Dans La Passe imaginaire, premier recueil de ses lettres à Jean-Luc Hennig, Grisélidis Réal décrit sans fard, mais avec beaucoup d’humour, son quotidien de catin. Elle a entre 50 et 60 ans et travaille encore régulièrement. Sur scène, c’est Françoise Courvoisier, en résille intégrale, qui lance ces paroles pimentées. On y entend toute la fougue de la militante qui court les congrès à travers l’Europe pour défendre le statut de prostituée. Et on voit à quel point, plus que du sexe, Grisélidis Réal a donné une dignité à ses protégés.

Direct au paradis
«La Brute! J’hésite toujours à le faire rentrer… Mais après tout, il fait partie de l’humanité souffrante, aussi nébuleux et imbibé d’alcool soit-il! Après une heure d’efforts surhumains, après un dernier baiser brûlant d’alcool, tout épineux de barbe, après m’avoir harponnée de ses dents comme pour mieux se planter en moi, dans un désordre de sueur et d’écrasement… je sens se répandre tout au fond de moi une misérable aurore.» Avec ce vécu secoué, pas étonnant que, plus loin, Grisélidis assure: «Nous, les putes, on ira direct au paradis, parce que l’enfer, on a déjà donné.»

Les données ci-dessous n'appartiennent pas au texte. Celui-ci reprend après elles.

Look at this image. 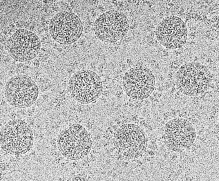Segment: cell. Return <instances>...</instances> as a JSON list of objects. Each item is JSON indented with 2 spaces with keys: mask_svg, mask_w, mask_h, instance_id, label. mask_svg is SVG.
Here are the masks:
<instances>
[{
  "mask_svg": "<svg viewBox=\"0 0 219 181\" xmlns=\"http://www.w3.org/2000/svg\"><path fill=\"white\" fill-rule=\"evenodd\" d=\"M209 70L198 62L186 63L177 72L175 82L177 89L189 96H199L207 91L212 82Z\"/></svg>",
  "mask_w": 219,
  "mask_h": 181,
  "instance_id": "6da1fadb",
  "label": "cell"
},
{
  "mask_svg": "<svg viewBox=\"0 0 219 181\" xmlns=\"http://www.w3.org/2000/svg\"><path fill=\"white\" fill-rule=\"evenodd\" d=\"M39 90L37 85L29 76L20 74L14 75L6 82L4 93L10 105L25 108L32 106L38 98Z\"/></svg>",
  "mask_w": 219,
  "mask_h": 181,
  "instance_id": "7a4b0ae2",
  "label": "cell"
},
{
  "mask_svg": "<svg viewBox=\"0 0 219 181\" xmlns=\"http://www.w3.org/2000/svg\"><path fill=\"white\" fill-rule=\"evenodd\" d=\"M69 89L73 98L80 103L90 104L100 96L103 85L99 76L95 72L82 69L74 73L69 81Z\"/></svg>",
  "mask_w": 219,
  "mask_h": 181,
  "instance_id": "3957f363",
  "label": "cell"
},
{
  "mask_svg": "<svg viewBox=\"0 0 219 181\" xmlns=\"http://www.w3.org/2000/svg\"><path fill=\"white\" fill-rule=\"evenodd\" d=\"M52 38L58 43L68 45L81 37L84 27L81 19L75 13L70 11H60L51 19L49 25Z\"/></svg>",
  "mask_w": 219,
  "mask_h": 181,
  "instance_id": "277c9868",
  "label": "cell"
},
{
  "mask_svg": "<svg viewBox=\"0 0 219 181\" xmlns=\"http://www.w3.org/2000/svg\"><path fill=\"white\" fill-rule=\"evenodd\" d=\"M129 22L122 13L115 10H109L100 15L94 25V31L100 41L113 43L122 38L127 33Z\"/></svg>",
  "mask_w": 219,
  "mask_h": 181,
  "instance_id": "5b68a950",
  "label": "cell"
},
{
  "mask_svg": "<svg viewBox=\"0 0 219 181\" xmlns=\"http://www.w3.org/2000/svg\"><path fill=\"white\" fill-rule=\"evenodd\" d=\"M147 142L145 132L140 126L133 124L122 125L116 131L114 139L117 149L130 159L142 155L146 149Z\"/></svg>",
  "mask_w": 219,
  "mask_h": 181,
  "instance_id": "8992f818",
  "label": "cell"
},
{
  "mask_svg": "<svg viewBox=\"0 0 219 181\" xmlns=\"http://www.w3.org/2000/svg\"><path fill=\"white\" fill-rule=\"evenodd\" d=\"M156 80L152 71L144 66L134 67L124 74L122 86L126 94L130 98L142 100L148 98L153 92Z\"/></svg>",
  "mask_w": 219,
  "mask_h": 181,
  "instance_id": "52a82bcc",
  "label": "cell"
},
{
  "mask_svg": "<svg viewBox=\"0 0 219 181\" xmlns=\"http://www.w3.org/2000/svg\"><path fill=\"white\" fill-rule=\"evenodd\" d=\"M7 44L11 57L16 61L21 62L36 57L41 46L38 36L33 32L25 29L16 30L8 39Z\"/></svg>",
  "mask_w": 219,
  "mask_h": 181,
  "instance_id": "ba28073f",
  "label": "cell"
},
{
  "mask_svg": "<svg viewBox=\"0 0 219 181\" xmlns=\"http://www.w3.org/2000/svg\"><path fill=\"white\" fill-rule=\"evenodd\" d=\"M59 144L66 157L72 160L82 158L91 150L92 141L88 133L78 124L72 125L61 134Z\"/></svg>",
  "mask_w": 219,
  "mask_h": 181,
  "instance_id": "9c48e42d",
  "label": "cell"
},
{
  "mask_svg": "<svg viewBox=\"0 0 219 181\" xmlns=\"http://www.w3.org/2000/svg\"><path fill=\"white\" fill-rule=\"evenodd\" d=\"M188 32L186 23L181 18L175 15L163 19L157 26L155 31L159 42L170 49L183 46L187 41Z\"/></svg>",
  "mask_w": 219,
  "mask_h": 181,
  "instance_id": "30bf717a",
  "label": "cell"
},
{
  "mask_svg": "<svg viewBox=\"0 0 219 181\" xmlns=\"http://www.w3.org/2000/svg\"><path fill=\"white\" fill-rule=\"evenodd\" d=\"M38 86L41 92L47 91L50 87L49 80L47 78L42 79L39 81Z\"/></svg>",
  "mask_w": 219,
  "mask_h": 181,
  "instance_id": "8fae6325",
  "label": "cell"
}]
</instances>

Sur la gauche du plateau, dans le même appartement où les livres règnent en majesté à côté d’une cuisinière de fortune, Martine Schambacher incarne une Grisélidis moins vaillante, plus blessée. A 70 ans, la sublime vient d’apprendre qu’elle souffre d’un cancer. Toujours à destination de Jean-Luc Hennig, elle tient la chronique de ses soins dévastateurs, raconte un dernier amour amer et fusille Sarkozy qui, avec ses décrets anti-prostitution, détruit le travail de toute sa vie.

Dialogue intime
Avec sa voix grave, Martine Schambacher, compagne et comparse de l’acteur François Chattot, amène une profondeur dans ces lettres parues dans Les Sphinx, alors que Françoise Courvoisier incarne plutôt le côté pugnace et bondissant de la militante. Quand l’une est éclairée (lumières de Rinaldo Del Boca) et animée, l’autre se tient dans l’ombre, aux aguets.

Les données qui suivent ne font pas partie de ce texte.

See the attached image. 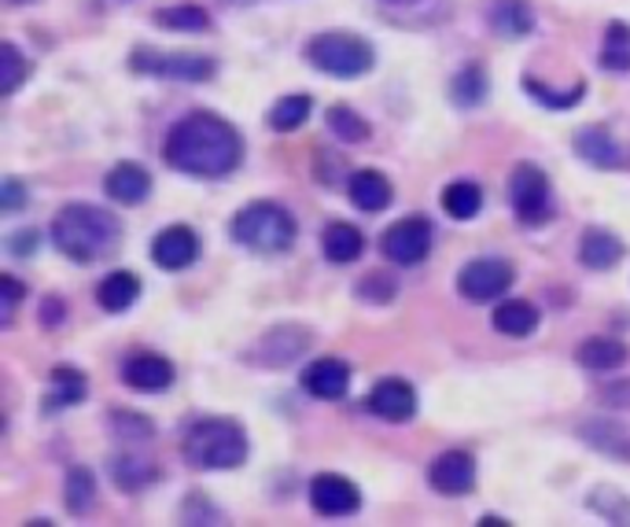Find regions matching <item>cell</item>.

Parfois, lors d’un enchaînement, les deux comédiennes se font face et on sent alors le dialogue que Grisélidis Réal a toujours entretenu avec elle-même. Par passion pour les malfrats, elle a subi des violences et connu la prison, sans jamais perdre sa lucidité sur son parcours. Elle parle de sa mère trop sévère, de son père parti trop tôt, de cette âme d’anarcho-satirique qui brûle en elle, et comme les grands écrivains, pour en parler au plus près, elle trouve les mots qu’il faut.